A Maryland man who set out in the dark from a capsized fishing boat and swam for five hours to get help for family members stranded in the Chesapeake Bay said his actions "seemed like the only option."
John Franklin Riggs, 46, of Rock Hall, Maryland, and four members of his family, ranging in age from 3 to 70, were on the boat on Tuesday when it began taking on water in a storm.
The family quickly dressed in life jackets and tried to bail out the water, but could not keep up with the crashing waves.
"The boat finally sank just before sundown and we were hanging there on the sides," Riggs said in a phone interview on Thursday.
"I waited a while and no other boats were out there. Finally, I decided to swim, and that's what I did. I just swam and swam."
Riggs said that at several points during his trek in Chesapeake Bay he stopped at buoys to rest. He kept his bearings by swimming toward the light coming from shore.
"It was hard to tell sometimes, but for the most part I could see the lights off in the distance," he said.
He finally struggled to the shore after 1 a.m. on Wednesday and knocked on the first door he saw to call for help. Rescue boats and one helicopter combed the choppy, black waters to locate his vessel, which, in strong currents and wind, had drifted five miles from where it capsized.
Around 3:30 a.m., the search helicopter finally spotted the boat where Riggs' father, John Riggs, 70, his sister, Contessa Riggs, 43, her son, Conrad Drake, 3, and niece Emily Horn, 9, were still clinging to its sides, according to the family and the Maryland Natural Resources Police.
While Riggs was swimming for help, the stranded family sang songs, watched the stars and "talked to each other so we wouldn't fall asleep," Emily Horn said in a phone interview.
Riggs said the two children were a large part of what spurred him to try and swim for shore. "It seemed like the only option.
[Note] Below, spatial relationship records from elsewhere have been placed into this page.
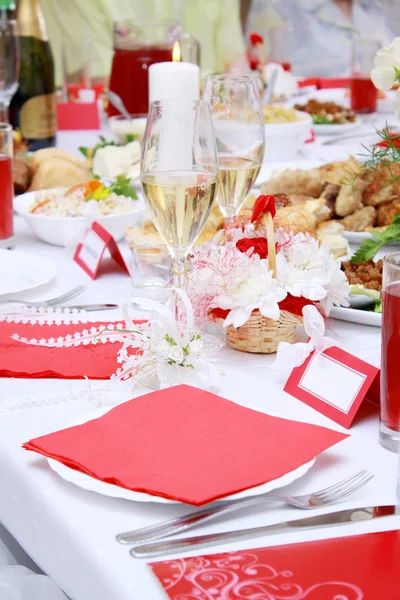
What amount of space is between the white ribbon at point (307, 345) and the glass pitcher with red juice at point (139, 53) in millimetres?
1519

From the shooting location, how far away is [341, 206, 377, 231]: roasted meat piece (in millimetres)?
1442

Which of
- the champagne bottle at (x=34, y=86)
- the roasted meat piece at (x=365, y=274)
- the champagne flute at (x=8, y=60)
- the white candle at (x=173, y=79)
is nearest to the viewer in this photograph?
the roasted meat piece at (x=365, y=274)

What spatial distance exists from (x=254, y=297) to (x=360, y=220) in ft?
1.87

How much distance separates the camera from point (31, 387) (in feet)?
2.97

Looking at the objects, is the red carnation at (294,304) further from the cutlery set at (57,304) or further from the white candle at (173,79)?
the white candle at (173,79)

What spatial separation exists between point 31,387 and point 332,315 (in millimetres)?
384

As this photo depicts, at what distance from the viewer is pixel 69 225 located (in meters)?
1.43

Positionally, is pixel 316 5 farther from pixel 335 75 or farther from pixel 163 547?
pixel 163 547

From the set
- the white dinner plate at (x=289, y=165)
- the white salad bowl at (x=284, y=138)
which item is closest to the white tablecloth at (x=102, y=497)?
the white dinner plate at (x=289, y=165)

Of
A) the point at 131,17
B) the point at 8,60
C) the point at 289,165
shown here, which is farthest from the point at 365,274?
the point at 131,17

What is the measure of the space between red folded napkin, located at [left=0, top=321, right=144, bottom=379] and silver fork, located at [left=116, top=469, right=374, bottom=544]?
32 cm

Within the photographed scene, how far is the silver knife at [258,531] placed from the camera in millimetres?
586

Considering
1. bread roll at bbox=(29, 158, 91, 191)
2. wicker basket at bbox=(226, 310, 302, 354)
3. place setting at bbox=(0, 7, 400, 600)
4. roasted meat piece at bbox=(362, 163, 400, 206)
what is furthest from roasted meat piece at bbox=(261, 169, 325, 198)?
wicker basket at bbox=(226, 310, 302, 354)

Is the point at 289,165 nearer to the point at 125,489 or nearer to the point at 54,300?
the point at 54,300
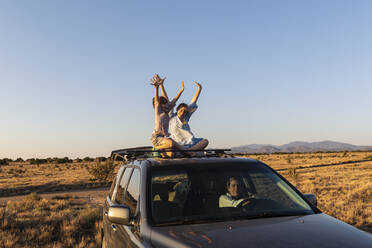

The kids were getting cold and we were going to be out there all night."
Sergeant Brian Albert of the Maryland Natural Resources Police said the family did the right thing by donning life jackets.
"Usually these kinds of situations turn out to be tragedies for us," Albert said. "They were in that water for close to seven hours. We were just very lucky."
Contessa Riggs said in a phone interview that throughout the ordeal she remained confident her brother would make it to shore, but she worried about the fierce conditions he faced.
"When I finally saw him on the boat, I just said, 'I told you you're my hero,'" she said.